Last month, I gave a presentation on the top disruptive technologies to watch at the SFAMA monthly meeting. One of the things I did to prepare was to read as many tech predictions for 2011 as I could find. You can see them all collected in one place.

The one thing that struck me was that many of these forecasts didn’t provide a reasoning for why these trends (and not others) were picked. Having done my own predictions and trends to watch forecasts in the past, it was very much a subjective list.

I decided to approach this task from a different perspective. Instead of thinking about the trends first, I wanted to create a framework that would help organizations figure out themselves which disruptive trends they should prioritize and focus on. That’s because companies have limited people, time, and budget to focus on these disruptive technologies that are far-off on the horizon. They can’t focus on everything, so how do you pick and choose?

As a business focused on companies helping companies thrive with disruptive technologies, the work we do at the strategic level focuses on creating a strategy that’s robust and resilient in the face of these new tech forces. What amazes me is that companies can often see these tech disruptions coming from a mile away — and do nothing about it. That’s because they don’t have a way to prioritize, think, and plan a strategy around the technologies that matter. Guiding my thinking in this area is the outstanding work of people like Clay Christiansen, who have been thinking about disruptive innovations for decades.

I believe there are three major drivers that make a disruptive technology important to a particular business. While I frame these at a high level, each organization should look at these drivers to prioritize their focus.

  • User Experience. Does this technology pass the “no manual needed” test? Does it allow people to connect in new ways? Twitter is powerful as a platform, but inscrutable if you’re not familiar or comfortable with @ and DMs — which thereby limits its disruptive power. In comparison, social networks like Facebook are intuitive and provide tremendous value with the new experiences they enable.
  • Business model.

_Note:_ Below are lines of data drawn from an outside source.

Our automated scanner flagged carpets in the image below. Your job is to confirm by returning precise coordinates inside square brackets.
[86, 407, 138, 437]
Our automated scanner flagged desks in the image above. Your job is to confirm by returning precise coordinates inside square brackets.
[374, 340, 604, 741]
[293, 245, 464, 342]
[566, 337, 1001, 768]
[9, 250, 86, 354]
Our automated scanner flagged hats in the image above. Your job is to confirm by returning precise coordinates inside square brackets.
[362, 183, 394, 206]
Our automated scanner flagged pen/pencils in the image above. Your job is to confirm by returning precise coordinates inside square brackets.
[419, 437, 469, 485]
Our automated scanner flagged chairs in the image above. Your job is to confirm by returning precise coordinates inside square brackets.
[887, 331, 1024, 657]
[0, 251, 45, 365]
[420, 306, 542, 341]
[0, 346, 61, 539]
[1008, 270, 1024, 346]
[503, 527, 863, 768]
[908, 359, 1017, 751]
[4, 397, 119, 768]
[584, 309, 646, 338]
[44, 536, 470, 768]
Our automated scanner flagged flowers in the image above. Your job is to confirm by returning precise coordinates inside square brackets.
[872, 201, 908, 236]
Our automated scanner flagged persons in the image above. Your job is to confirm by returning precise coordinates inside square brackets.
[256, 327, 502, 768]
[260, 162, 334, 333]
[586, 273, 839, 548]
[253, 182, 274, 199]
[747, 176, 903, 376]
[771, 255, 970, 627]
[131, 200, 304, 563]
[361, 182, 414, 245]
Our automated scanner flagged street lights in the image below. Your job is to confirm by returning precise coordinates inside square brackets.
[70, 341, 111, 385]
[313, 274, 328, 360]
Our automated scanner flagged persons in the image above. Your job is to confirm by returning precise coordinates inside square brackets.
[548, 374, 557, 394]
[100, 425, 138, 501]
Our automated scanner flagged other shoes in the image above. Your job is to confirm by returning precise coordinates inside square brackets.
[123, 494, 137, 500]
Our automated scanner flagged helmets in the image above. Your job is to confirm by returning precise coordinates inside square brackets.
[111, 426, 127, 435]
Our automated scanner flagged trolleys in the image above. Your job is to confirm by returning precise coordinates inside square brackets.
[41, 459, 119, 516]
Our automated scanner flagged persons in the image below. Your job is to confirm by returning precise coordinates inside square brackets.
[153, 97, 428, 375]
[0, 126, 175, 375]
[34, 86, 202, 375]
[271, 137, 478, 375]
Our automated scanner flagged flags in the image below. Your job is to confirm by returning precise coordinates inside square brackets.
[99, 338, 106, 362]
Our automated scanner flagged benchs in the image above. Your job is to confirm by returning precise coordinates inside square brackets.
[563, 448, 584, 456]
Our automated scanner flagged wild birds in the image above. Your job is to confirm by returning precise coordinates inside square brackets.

Simply put, can you make more money, or save costs because of these new technologies? And by using the technologies better and faster than your competitor, can you gain an advantage? An example of this is YouTube, which when deployed in a strategic way can lower acquisition and support costs for companies.
  • Ecosystem value. The most disruptive technologies though are when ecosystems get impacted. Streaming, on-demand video seemed to be the dominion of cable companies but then along comes Netflix who wasn’t even in the streaming business at all — but has the relationship with movie viewers who were sick of keeping track of red envelopes. Value shifts with the entrant of a new player who is able to tap into this new technology.

I’ll be doing a Webinar on this topic — and sharing the top trends I’m watching — on Thursday, Feb. 17th at 2pm PST (go to this link at that time). I’ll be using Slideshare.net’s new Zipcast service, so be one of the first to give it a try with me. I’ll likely be doing repeat presentations, and will update this post with that information.

I welcome your thoughts on the basic outlines of this framework. What am I missing? What else should I be considering? How can I refine my thinking further? And how does your organization go about prioritizing which disruptive technologies to focus on — and creating resilient strategies to thrive with them?

I’ll be going into greater detail the individual technologies over the next few weeks as my research digs deeper into this area, and I hope you’ll come along with me on this journey.